___ Data lines

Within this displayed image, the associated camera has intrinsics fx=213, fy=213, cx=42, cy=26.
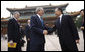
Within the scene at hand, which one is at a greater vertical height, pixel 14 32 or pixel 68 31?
pixel 68 31

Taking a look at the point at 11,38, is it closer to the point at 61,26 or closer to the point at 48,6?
the point at 61,26

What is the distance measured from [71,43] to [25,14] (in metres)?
40.5

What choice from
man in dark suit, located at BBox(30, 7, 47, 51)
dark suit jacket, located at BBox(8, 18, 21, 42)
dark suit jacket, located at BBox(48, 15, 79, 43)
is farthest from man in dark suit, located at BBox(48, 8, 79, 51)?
dark suit jacket, located at BBox(8, 18, 21, 42)

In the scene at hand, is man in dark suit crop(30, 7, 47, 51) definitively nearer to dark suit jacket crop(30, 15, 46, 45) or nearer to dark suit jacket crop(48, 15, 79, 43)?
dark suit jacket crop(30, 15, 46, 45)

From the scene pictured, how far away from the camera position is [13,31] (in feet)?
20.3

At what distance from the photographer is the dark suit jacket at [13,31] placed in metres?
6.15

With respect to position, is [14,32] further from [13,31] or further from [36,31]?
[36,31]

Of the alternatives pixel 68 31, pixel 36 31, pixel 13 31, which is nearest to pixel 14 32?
pixel 13 31

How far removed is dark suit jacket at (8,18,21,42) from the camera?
20.2ft

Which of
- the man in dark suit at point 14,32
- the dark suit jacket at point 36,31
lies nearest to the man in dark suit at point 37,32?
the dark suit jacket at point 36,31

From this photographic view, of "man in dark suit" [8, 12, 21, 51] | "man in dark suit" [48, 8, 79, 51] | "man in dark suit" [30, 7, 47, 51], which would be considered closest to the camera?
"man in dark suit" [48, 8, 79, 51]

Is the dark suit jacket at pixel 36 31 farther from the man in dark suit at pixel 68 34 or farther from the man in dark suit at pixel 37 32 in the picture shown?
the man in dark suit at pixel 68 34

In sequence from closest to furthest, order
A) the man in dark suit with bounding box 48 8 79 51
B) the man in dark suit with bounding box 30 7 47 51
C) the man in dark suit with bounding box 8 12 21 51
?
the man in dark suit with bounding box 48 8 79 51
the man in dark suit with bounding box 30 7 47 51
the man in dark suit with bounding box 8 12 21 51

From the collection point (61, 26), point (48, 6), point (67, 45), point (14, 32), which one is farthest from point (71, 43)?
point (48, 6)
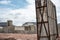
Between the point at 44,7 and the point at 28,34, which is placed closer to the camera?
the point at 44,7

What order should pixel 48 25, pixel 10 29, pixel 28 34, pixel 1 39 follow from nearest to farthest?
pixel 48 25, pixel 1 39, pixel 28 34, pixel 10 29

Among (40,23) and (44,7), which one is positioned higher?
(44,7)

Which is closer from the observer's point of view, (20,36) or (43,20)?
(43,20)

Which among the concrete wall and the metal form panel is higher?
the metal form panel

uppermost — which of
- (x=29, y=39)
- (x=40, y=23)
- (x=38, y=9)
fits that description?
(x=38, y=9)

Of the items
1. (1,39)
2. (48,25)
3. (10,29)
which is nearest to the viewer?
(48,25)

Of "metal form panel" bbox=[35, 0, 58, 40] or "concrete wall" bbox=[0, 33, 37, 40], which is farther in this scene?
"concrete wall" bbox=[0, 33, 37, 40]

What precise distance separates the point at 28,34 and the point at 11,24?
3.15 meters

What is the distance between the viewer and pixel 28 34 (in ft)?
44.1

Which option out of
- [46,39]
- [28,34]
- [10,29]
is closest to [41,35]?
[46,39]

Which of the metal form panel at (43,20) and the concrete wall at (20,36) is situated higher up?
the metal form panel at (43,20)

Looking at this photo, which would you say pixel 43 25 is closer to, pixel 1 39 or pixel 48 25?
pixel 48 25

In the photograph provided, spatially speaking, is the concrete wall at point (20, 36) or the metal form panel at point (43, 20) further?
the concrete wall at point (20, 36)

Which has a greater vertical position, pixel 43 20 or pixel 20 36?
pixel 43 20
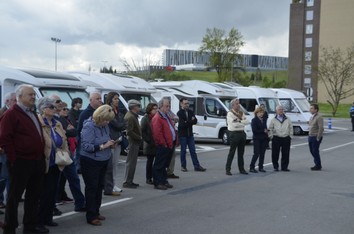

______

• What you will do: Please reproduce the listing word for word from the line with "What precise distance" to its end, leaving the pictures out.

• Finished task:
What precise distance separates the point at 28,34 and the point at 11,24?
3.15 meters

What is the distance between the viewer and pixel 28 34 (in ft)?
44.1

Which option out of
- [46,39]
- [28,34]
- [10,29]
is closest to [41,35]?
[46,39]

Which of the metal form panel at (43,20) and the concrete wall at (20,36) is situated higher up?
the metal form panel at (43,20)

Looking at this photo, which would you say pixel 43 25 is closer to, pixel 1 39 or pixel 48 25?
pixel 48 25

In the photograph provided, spatially speaking, is the concrete wall at point (20, 36) or the metal form panel at point (43, 20) further?
the concrete wall at point (20, 36)

Which has a greater vertical position, pixel 43 20 or pixel 20 36?
pixel 43 20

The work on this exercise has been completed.